Néanmoins, le sexe reste pour moi un problème bien mineur dans mon combat actuel. Christophe est resté marqué par cette formule (véritable?) que j’évoque dans “Ô marche, ô désespoir”: un jour de up = deux jours de down à prévoir. Il me demande si j’arrive à me projeter dans le futur. Je lui réponds ce que je me réponds à moi-même: “il va falloir démentir cette foutue formule, que dans les trois mois qui viennent ça aille mieux et que je puisse demander à retravailler. Falloir est peut-être un verbe un peu fort. Disons que je l’espère…” — “Et tu n’as pas peur de repasser par des phases de délire?” Mon Dieu que si. Christophe sait et je lui rappelle à quel point j’aurais pu terminer bien plus mal physiquement et matériellement au cours et à l’issue de ma dernière phase (fishbacho-)maniaque: “je suis le prototype de malade mental qui, avec de telles phases de manie délirante, sans un soutien familial et social et la sécurité de la fonction publique se retrouve à la rue — sans parler de comment il peut régulièrement mettre sa vie en péril par des actes déraisonnés…” Je réalise ainsi que le futur, proche ou lointain, me fait peur: peur de la fin d’une vie déjà avérée, peur de ne pas voir la fin de la dépression ou de la voir s’évanouir subitement dans un cumulonimbus maniaque. Je raccourcis l’échelle de temps. “Vois-tu, là, maintenant, venir sur Paris me fait du bien, mais je sais que demain j’aurai un coup de pompe, comme une décompression, et que la matinée sera un enfer…” Dont acte.
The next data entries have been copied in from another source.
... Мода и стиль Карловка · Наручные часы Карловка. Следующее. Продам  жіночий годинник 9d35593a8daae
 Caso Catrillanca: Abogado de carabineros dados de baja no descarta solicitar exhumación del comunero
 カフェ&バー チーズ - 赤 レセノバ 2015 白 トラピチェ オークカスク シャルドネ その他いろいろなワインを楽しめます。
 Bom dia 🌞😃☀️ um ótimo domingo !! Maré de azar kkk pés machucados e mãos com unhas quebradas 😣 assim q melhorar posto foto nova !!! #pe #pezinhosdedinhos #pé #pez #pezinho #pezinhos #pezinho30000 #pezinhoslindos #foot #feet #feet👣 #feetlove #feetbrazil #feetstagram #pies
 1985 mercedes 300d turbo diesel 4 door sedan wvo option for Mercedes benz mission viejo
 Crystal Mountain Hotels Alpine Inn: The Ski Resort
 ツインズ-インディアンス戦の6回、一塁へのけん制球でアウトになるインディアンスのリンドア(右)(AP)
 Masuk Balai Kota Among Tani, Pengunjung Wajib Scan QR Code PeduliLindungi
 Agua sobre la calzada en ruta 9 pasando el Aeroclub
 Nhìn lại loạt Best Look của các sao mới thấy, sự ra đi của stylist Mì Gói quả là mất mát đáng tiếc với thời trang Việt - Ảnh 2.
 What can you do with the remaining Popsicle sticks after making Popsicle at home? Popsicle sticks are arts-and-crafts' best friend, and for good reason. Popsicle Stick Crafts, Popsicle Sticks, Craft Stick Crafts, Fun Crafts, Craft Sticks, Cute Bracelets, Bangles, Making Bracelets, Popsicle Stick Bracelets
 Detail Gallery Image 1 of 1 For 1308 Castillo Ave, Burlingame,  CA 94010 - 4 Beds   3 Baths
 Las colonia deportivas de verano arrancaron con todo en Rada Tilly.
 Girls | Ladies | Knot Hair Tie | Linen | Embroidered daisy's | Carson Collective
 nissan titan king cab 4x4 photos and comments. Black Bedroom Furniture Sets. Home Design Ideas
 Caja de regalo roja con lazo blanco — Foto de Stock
Après ce rendez-vous, je ne peux que passer à la Fnac et à Gibert Musique. Je veux le nouveau Doves — que je ne trouverai pas — et, comme Christophe m’a parlé de Fishbach, je me dis qu’il faudrait quand même que je pense à racheter une version du vinyle de son album que je possède mais dans un état d’usure lamentable — au cours de ma dernière phase maniaque, j’ai très peu pris soin de mes vinyles —, inséré pour cause de pochette perdue ou égarée ou je ne sais quoi dans l’épais cartonnage de la bande originale de Blade Runner. Mais je ne le trouve ni à la Fnac ni à Gibert. Où va le monde? J’achète Nuits Sans Sommeils de Cléa Vincent et Songs of Consumption de Toy. J’ai la force de faire le trajet menant du Quartier latin à la Gare de Lyon à pied; j’observe les étudiants dans les bars — vingt ans ont passé — un intervalle de temps à la fois tellement long et fuyant; Paris me semble autant immuable que transfiguré. Je m’interroge: ma dépression serait-elle moins pénible si j’étais rentier à quatre mille euros par mois et vivant dans le centre de Paris? Oh! Rien n’est moins sûr… Et je regarde la misère des trottoirs. Me rappelant ce que j’ai dit auparavant à Christophe, je me considère heureux, soudain, au milieu de ma tristesse biologique et donne les deux euros que j’ai dans la poche à un mendiant piteusement allongé contre un arbre du boulevard Saint-Michel.
Bref. Je suis allé à Paris, je n’ai pas failli, j’ai souri, et je n’ai même pas perdu mon parapluie. J’ai même eu une petite attaque de fishbachomanie à vouloir racheter en vinyle son album À Ta Merci.